Have you seen this man?

I watched that Channel 4 '100 Greatest Stand-Up Comedians' thing the other night. Yeah, I know, on E4, only six months later than everyone else. Needless to say, there were some improbable results along the way, and I'm thoroughly mystified at how Jimmy Carr and Jack Dee, for all their virtues, polled better than Woody Allen. Has nobody heard him talk about the moose? And what on earth was Victoria Wood doing in the top ten? Or Harry Hill, for that matter? Especially ahead of Bill Hicks.

Still, the top four were pretty decent, despite, say, Eddie Izzard having gone off the boil nearly a decade ago. They could certainly be argued with some credibility, unlike, say, Robbie Williams being voted the sixth most influential musician of the last thousand years, ahead of, say, Bach, who barely scraped into the top ten.

All of which reminds me, I see Ian Cognito is performing at the Manchester Comedy Festival. He's on this Friday and Saturday at Charlie's on Harter Street. No, he doesn't make the list at all.

I think the brother saw him back in the day, back when the likes of Eddie Izzard, Sean Hughes, and Jo Brand were working the circuit and Frank Sinner was holding court in Birmingham, and was impressed. Though I may have imagined that.
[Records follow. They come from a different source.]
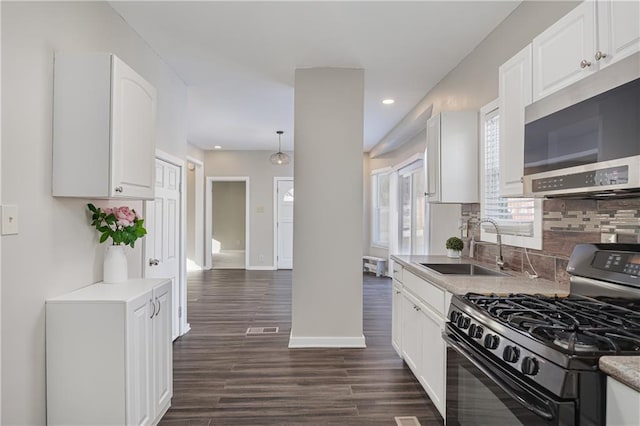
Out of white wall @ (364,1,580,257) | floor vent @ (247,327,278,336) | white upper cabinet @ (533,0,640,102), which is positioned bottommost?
floor vent @ (247,327,278,336)

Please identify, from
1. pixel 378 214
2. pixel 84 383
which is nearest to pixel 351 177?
pixel 84 383

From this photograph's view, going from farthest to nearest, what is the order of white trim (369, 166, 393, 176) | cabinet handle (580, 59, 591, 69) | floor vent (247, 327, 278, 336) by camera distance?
white trim (369, 166, 393, 176) < floor vent (247, 327, 278, 336) < cabinet handle (580, 59, 591, 69)

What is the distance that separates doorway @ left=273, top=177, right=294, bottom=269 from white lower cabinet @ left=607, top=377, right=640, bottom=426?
7850 mm

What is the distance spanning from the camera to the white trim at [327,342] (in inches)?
148

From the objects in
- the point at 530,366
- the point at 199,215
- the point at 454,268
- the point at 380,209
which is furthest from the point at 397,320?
the point at 199,215

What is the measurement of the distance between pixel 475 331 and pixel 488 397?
0.25 meters

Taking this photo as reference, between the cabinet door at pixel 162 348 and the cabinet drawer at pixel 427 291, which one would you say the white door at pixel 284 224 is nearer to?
the cabinet drawer at pixel 427 291

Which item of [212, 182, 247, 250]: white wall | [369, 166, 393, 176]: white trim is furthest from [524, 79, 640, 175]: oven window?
[212, 182, 247, 250]: white wall

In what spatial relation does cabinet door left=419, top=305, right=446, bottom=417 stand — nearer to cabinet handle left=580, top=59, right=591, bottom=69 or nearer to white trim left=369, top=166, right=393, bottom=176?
cabinet handle left=580, top=59, right=591, bottom=69

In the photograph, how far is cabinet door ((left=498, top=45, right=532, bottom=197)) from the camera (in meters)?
2.10

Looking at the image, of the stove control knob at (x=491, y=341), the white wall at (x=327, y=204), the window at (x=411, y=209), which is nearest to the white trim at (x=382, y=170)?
the window at (x=411, y=209)

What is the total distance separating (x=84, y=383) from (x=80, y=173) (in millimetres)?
1087

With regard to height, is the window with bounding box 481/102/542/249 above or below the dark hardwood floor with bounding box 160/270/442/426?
above

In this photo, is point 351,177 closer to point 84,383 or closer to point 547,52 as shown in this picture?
point 547,52
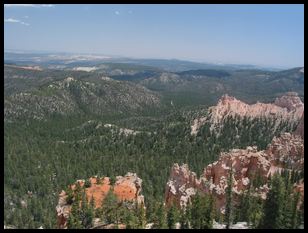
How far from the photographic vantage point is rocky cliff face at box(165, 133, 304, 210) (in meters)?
66.4

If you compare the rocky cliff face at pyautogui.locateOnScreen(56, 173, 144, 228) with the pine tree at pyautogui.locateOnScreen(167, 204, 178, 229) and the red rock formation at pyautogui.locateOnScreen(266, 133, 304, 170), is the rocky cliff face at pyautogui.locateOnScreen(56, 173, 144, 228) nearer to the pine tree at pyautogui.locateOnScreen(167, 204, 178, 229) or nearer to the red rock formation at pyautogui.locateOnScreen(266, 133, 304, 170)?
the pine tree at pyautogui.locateOnScreen(167, 204, 178, 229)

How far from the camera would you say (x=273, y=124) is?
6038 inches

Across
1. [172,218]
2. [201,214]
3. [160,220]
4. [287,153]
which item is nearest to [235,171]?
[287,153]

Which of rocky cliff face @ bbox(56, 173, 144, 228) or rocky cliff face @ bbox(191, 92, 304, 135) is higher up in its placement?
rocky cliff face @ bbox(191, 92, 304, 135)

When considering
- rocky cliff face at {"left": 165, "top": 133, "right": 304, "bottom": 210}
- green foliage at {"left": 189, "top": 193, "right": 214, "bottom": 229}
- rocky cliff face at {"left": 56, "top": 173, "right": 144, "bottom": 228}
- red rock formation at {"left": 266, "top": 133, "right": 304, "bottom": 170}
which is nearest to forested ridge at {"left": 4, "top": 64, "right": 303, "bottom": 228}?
green foliage at {"left": 189, "top": 193, "right": 214, "bottom": 229}

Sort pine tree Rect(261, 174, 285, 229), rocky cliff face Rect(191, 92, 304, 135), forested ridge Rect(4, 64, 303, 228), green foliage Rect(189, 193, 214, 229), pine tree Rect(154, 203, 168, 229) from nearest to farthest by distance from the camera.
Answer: pine tree Rect(261, 174, 285, 229) → green foliage Rect(189, 193, 214, 229) → pine tree Rect(154, 203, 168, 229) → forested ridge Rect(4, 64, 303, 228) → rocky cliff face Rect(191, 92, 304, 135)

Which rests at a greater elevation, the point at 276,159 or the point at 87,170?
the point at 276,159

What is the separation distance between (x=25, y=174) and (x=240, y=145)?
6540 centimetres

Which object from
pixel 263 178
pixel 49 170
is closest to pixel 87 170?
pixel 49 170

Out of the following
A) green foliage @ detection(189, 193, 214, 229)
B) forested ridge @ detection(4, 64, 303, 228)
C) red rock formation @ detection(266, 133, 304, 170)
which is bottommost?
forested ridge @ detection(4, 64, 303, 228)

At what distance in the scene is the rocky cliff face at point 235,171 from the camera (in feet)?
218

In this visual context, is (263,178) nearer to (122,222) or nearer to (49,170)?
(122,222)

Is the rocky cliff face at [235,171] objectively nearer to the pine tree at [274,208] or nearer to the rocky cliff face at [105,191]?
the rocky cliff face at [105,191]

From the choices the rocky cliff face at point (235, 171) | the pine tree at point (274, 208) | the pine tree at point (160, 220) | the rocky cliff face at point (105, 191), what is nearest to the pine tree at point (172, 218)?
the pine tree at point (160, 220)
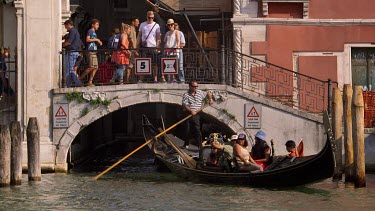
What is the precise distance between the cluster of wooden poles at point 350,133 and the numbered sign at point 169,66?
2.95 metres

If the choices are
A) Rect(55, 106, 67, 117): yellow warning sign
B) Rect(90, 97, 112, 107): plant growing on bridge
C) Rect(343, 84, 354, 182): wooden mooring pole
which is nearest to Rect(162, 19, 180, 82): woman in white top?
Rect(90, 97, 112, 107): plant growing on bridge

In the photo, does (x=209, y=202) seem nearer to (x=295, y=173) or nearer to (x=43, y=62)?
(x=295, y=173)

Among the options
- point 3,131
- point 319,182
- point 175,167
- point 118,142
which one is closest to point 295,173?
point 319,182

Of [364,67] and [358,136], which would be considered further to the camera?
[364,67]

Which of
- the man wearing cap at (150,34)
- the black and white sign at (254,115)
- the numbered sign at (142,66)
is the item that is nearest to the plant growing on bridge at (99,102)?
the numbered sign at (142,66)

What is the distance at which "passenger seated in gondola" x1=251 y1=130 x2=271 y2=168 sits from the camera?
71.4 ft

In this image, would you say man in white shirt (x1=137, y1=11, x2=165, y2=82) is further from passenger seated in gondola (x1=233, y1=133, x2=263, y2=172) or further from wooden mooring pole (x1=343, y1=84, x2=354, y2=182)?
wooden mooring pole (x1=343, y1=84, x2=354, y2=182)

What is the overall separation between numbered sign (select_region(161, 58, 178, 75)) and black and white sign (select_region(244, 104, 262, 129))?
1390mm

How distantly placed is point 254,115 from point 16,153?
14.7 feet

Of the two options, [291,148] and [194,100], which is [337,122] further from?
[194,100]

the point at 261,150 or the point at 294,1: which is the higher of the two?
the point at 294,1

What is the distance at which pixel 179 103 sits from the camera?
2361 cm

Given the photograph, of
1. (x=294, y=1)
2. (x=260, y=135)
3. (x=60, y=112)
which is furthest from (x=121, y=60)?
(x=294, y=1)

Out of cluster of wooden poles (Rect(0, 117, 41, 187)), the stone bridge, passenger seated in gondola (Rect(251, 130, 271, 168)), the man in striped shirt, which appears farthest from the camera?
the stone bridge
He's pointed me in the past - and did so again the other day - to A Comedian's Tale, Ian Cognito's rather rough and ready account of the often harsh and occasionally very strange realities of life of the road for stand-up comedians in the UK. It's certainly worth a read, not least for jokes like this:
Not only did he clear the land of snakes, St Patrick was responsible for the Irish adopting the shamrock as their natural emblem, when he sayethed

"And isn't the shamrock a bit like the blessed holy trinity. That mystery which none of us can truly understand can be seen in the humble shamrock. The three leaves coming from the one stem, similar to the three people in the one God. . And if we think....."

So interrupted someone in the gathering

"For fuck's sake Pat, if you've got the ace of clubs will you just put it down."
Okay, that's not the best there by any means, but in truth what makes it worth reading isn't the jokes so much as the anecdotes and observations. If you read it you'll probably conclude pretty sharpish that it's badly in need of an editor, but there's a fine book there trying to get out.

My point being, if I were in Manchester this weekend, rather than - say - next one, I think I'd be very tempted to go see what he's like. It'd be the only way to find out, after all, seeing as he 'doesn't do' television, and is banned from half the comedy clubs in England.

In the absence of Mr Cognito, though, I shall be happy to make do with the Moose.